Today tensions exist between the standard language and

the vernaculars, particularly in imaginative literature. In drama

the demand for realism favors the vernacular, and many poets

are tending toward their mother tongue. In the novel and short

story, the trend is toward having the characters speak in the

vernacular while the author uses formal language. Some of the

most celebrated living novelists and poets, however, write

exclusively in the standard language.

This is not something new to the Arab society. There has

always been a situation where one lingua franca kind of a

language has coexisted with several regional dialects. This was

as true in the Classical period as it is now when several tribes

had their own dialects, but for purposes of intertribal

communication and trade and their poetic competitions, they had

one commonly accepted variety of language which can be

compared to the formal Standard Arabic of today.

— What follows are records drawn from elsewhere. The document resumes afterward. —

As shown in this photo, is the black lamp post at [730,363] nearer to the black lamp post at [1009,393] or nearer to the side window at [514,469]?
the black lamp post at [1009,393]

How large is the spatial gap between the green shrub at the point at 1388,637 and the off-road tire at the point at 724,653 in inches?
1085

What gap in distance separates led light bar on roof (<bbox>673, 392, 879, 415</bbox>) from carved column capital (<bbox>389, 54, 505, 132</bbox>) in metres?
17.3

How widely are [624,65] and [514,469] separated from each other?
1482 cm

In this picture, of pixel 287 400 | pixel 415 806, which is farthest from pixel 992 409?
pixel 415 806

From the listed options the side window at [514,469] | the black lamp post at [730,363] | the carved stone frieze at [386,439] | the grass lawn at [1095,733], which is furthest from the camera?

The social status of Standard Arabic in relation to other

languages and to other varieties of Arabic varies from country to

country. In the countries of the Maghrib, many speakers of

Arabic have been schooled in French and are more likely to use

French than Standard Arabic for reading and for written

communication. In some countries, such as Saudi Arabia, there

is a tendency to use Standard Arabic in all situations in the

broadcast media, while in other countries, such as Egypt and

Lebanon, Standard Arabic is used in more formal programming

while the local dialect is used in informal contexts.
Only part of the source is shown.